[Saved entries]
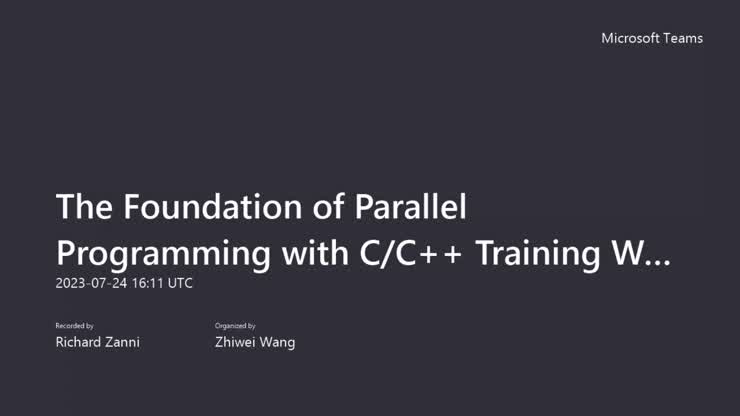 Microsoft Teams

The Foundation of Parallel Programming with C/C++ Training W...

2023-07-24 16:11 UTC

Recorded by
Richard Zanni

Organized by
Zhiwei Wang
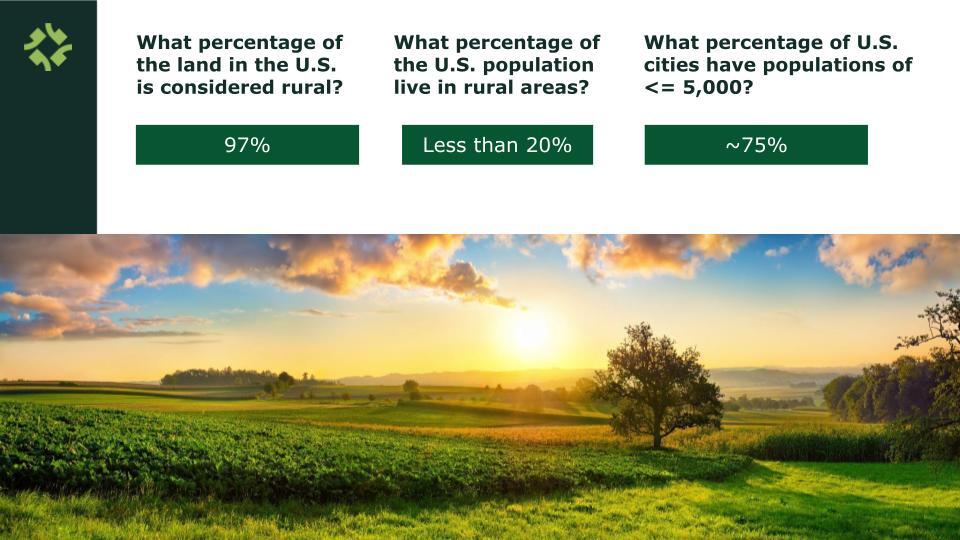 What percentage of the land in the U.S. is considered rural?

97%

What percentage of the U.S. population live in rural areas?

Less than 20%

What percentage of U.S. cities have populations of <= 5,000?

~75%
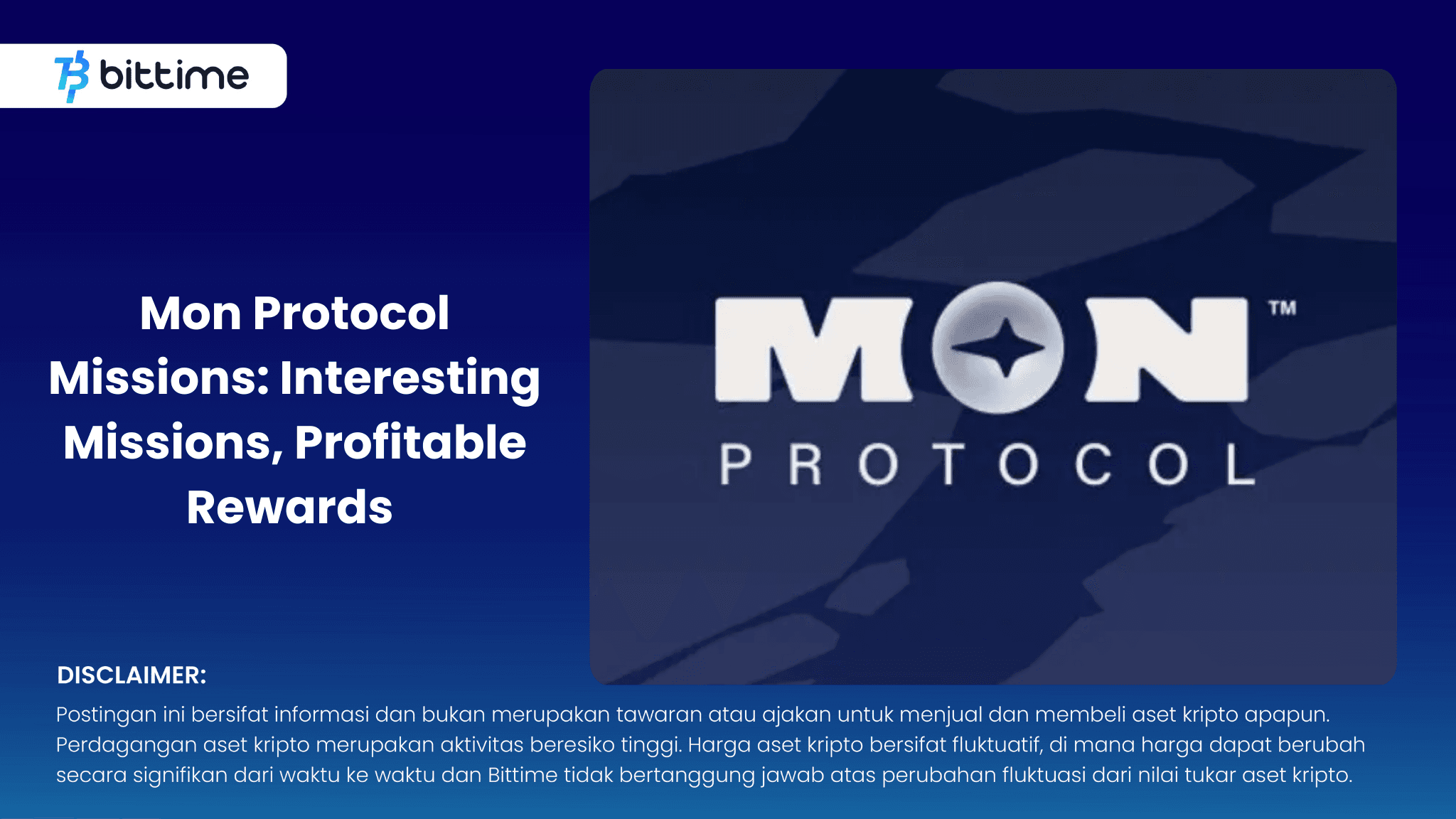 bittime

Mon Protocol Missions: Interesting Missions, Profitable Rewards

MON™
PROTOCOL

DISCLAIMER:
Postingan ini bersifat informasi dan bukan merupakan tawaran atau ajakan untuk menjual dan membeli aset kripto apapun. Perdagangan aset kripto merupakan aktivitas beresiko tinggi. Harga aset kripto bersifat fluktuatif, di mana harga dapat berubah secara signifikan dari waktu ke waktu dan Bittime tidak bertanggung jawab atas perubahan fluktuasi dari nilai tukar aset kripto.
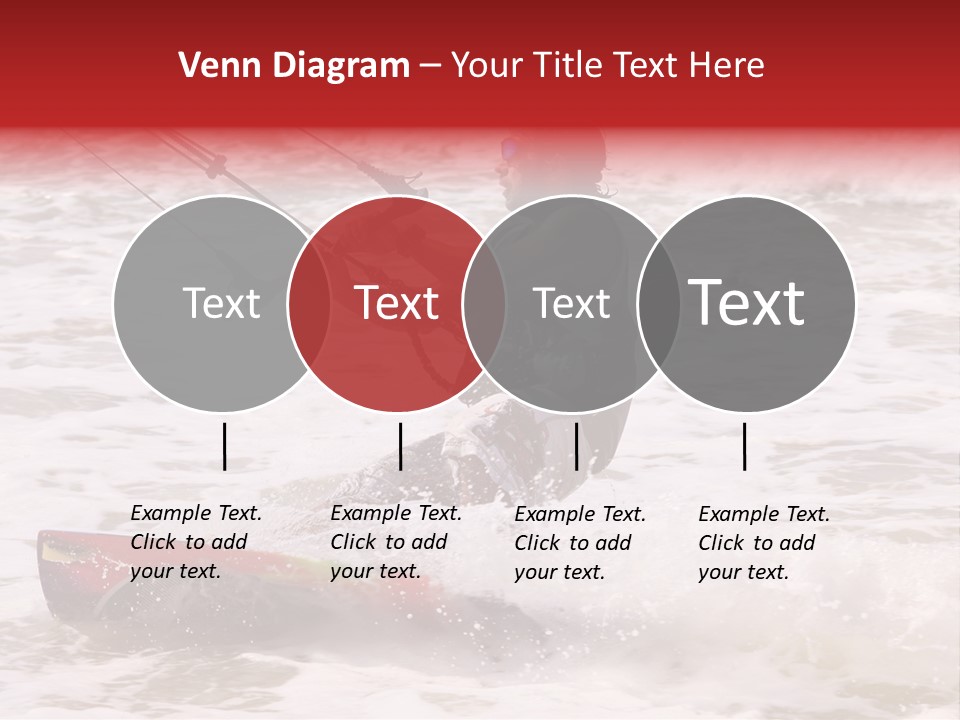 Venn Diagram – Your Title Text Here

Text

Text

Text

Text

Example Text. Click to add your text.

Example Text. Click to add your text.

Example Text. Click to add your text.

Example Text. Click to add your text.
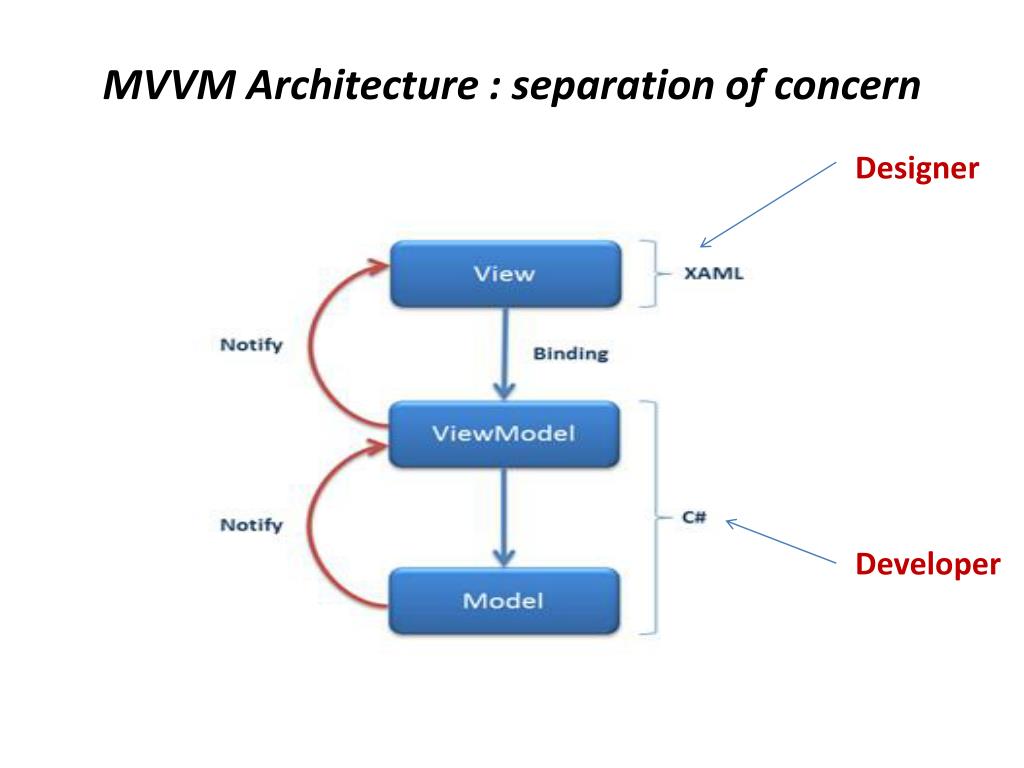 MVVM Architecture : separation of concern

Designer

View

XAML

Notify

Binding

ViewModel

Notify

C#

Developer

Model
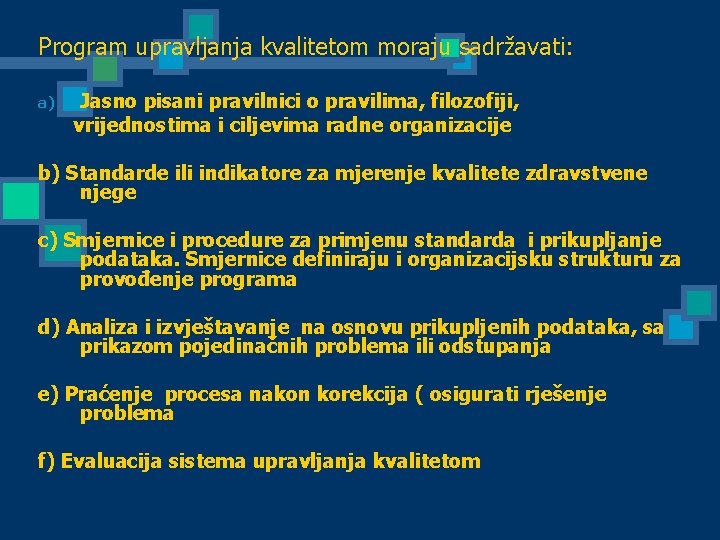 Program upravljanja kvalitetom moraju sadržavati:

a) Jasno pisani pravilnici o pravilima, filozofiji, vrijednostima i ciljevima radne organizacije

b) Standarde ili indikatore za mjerenje kvalitete zdravstvene njege

c) Smjernice i procedure za primjenu standarda i prikupljanje podataka. Smjernice definiraju i organizacijsku strukturu za provođenje programa

d) Analiza i izvještavanje na osnovu prikupljenih podataka, sa prikazom pojedinačnih problema ili odstupanja

e) Praćenje procesa nakon korekcija ( osigurati rješenje problema

f) Evaluacija sistema upravljanja kvalitetom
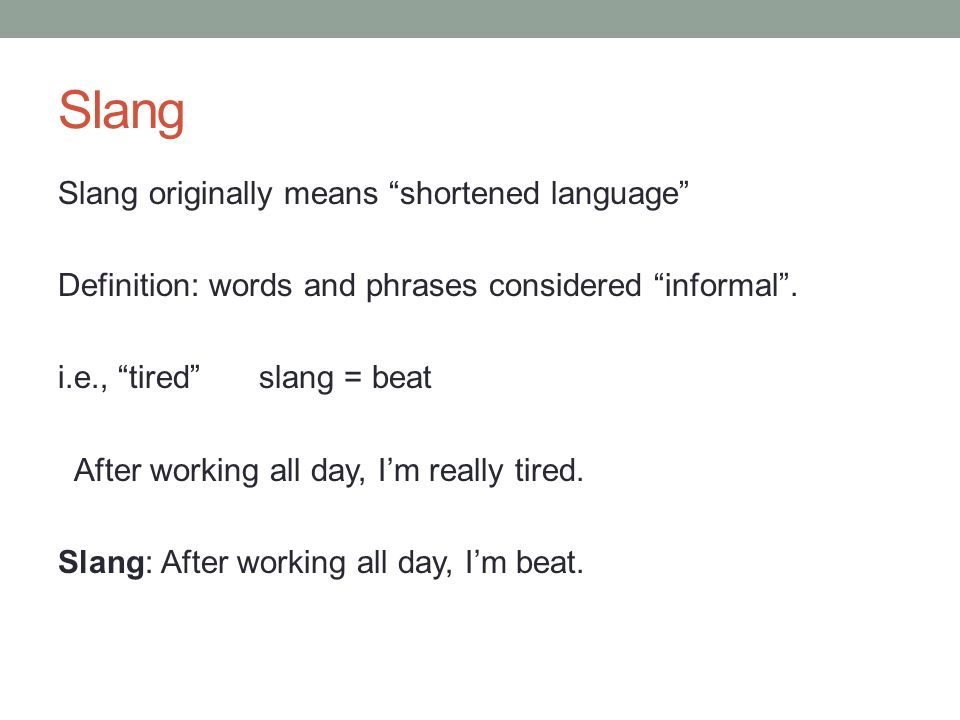 Slang

Slang originally means “shortened language”

Definition: words and phrases considered “informal”.

i.e., “tired” slang = beat

After working all day, I’m really tired.

Slang: After working all day, I’m beat.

### What the task asks
Each line of the data that holds "beat" should be copied.

### Task response
i.e., “tired” slang = beat
Slang: After working all day, I’m beat.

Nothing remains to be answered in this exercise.